To further optimize the RIC protocol, targeted drug monitoring (TDM) was introduced. Low-dose busulfan is administered, serum busulfan levels are measured, and the cumulative area-under-the-concentration curve was individually adjusted real-time to a sub-myeloablative target range of 45–65 mg/Lxh. An international prospective CGD/HSCT trial using this Zürich RIC protocol was performed at 16 centers in 10 countries (Güngör et al. 2014). 56 CGD patients aged 0–40 years were enrolled of whom 42 patients had high-risk features and 25 were adolescents or young adults. 2-year probability of overall survival (OS) was 96% and event-free survival (EFS) was 91%. Equivalent outcomes between matched siblings and MUDs were observed. Incidences of acute graft versus host disease (GvHD) and limited chronic GvHD (cGvHD), as well as an incidence of 5% of graft failure were low. Excellent myeloid donor chimerism (>90%) was documented in 93% of surviving patients.

Because of its efficacy and favorable toxicity the low busulfan RIC regimen is a promising treatment modality for CGD, however, requires good lab facilities for real-time TDM. In the absence of TDM facilities, the Zürich RIC protocol may still be used by aiming at a higher submyeloablative target of 65 mg/Lxh with the help of a recent busulfan dosing nomogram (Bartelink et al. 2012).

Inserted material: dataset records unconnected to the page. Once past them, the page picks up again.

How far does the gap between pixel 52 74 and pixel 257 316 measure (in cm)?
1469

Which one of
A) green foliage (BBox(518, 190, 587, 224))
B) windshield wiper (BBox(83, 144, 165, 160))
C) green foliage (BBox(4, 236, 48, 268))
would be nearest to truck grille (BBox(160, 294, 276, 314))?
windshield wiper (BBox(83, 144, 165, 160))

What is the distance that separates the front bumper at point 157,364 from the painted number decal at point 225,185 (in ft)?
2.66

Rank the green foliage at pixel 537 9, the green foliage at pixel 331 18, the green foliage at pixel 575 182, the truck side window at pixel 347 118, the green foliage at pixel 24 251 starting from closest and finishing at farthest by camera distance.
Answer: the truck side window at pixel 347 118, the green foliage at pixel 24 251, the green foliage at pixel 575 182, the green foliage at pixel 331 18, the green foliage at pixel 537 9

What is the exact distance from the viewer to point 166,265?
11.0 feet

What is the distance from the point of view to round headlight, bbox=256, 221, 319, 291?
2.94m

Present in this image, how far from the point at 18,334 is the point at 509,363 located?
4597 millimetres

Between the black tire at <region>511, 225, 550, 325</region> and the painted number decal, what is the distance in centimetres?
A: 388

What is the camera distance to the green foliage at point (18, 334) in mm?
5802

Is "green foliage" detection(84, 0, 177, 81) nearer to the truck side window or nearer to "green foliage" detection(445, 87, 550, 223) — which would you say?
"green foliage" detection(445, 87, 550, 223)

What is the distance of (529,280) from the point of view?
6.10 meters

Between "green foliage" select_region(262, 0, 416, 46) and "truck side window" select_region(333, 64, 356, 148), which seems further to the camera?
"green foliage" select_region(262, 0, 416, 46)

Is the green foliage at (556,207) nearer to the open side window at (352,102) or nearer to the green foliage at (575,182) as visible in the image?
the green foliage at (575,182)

Another reduced toxicity conditioning (RTC) regimen based on myeloablative treosulfan (available in Europe) was used by the Newcastle group and has also achieved good survival rates in a large retrospective CGD study (Morillo-Gutierrez et al. 2016). Secondary graft failure in 12% of the 70 patients requires further investigation, especially with regard to the durability of myeloid chimerism.

The decision for or against allogeneic HSCT should be made early in childhood. Patients with gp91^phox mutations and absent production have a survival of only 50% beyond 40 years of age compared to patients with p47^phox mutations and residual H₂O₂ generation (over 80% survival beyond 40 years) (Kuhns et al. 2010). Our algorithm for patient selection and HSCT timing in CGD (Figure 6) is based on 4 parameters, early HLA-typing, quantitative production, mutation analysis, and the individual clinical course. Provided a suitable HLA-compatible MSD/MUD donor has been found, 3 situations have to be analysed:

Two recent reports from Sweden (Åhlin et al. 2013) and UK (Cole et al. 2013) comparing HSCT versus conventional treatment support HSCT as being the preferable treatment for severe CGD. Children not undergoing transplantation have more serious infections, surgical interventions, hospital admissions and lower height for age compared with post-HSCT children. Long-term post-HSCT survival and quality of life data in adult CGD are not yet available.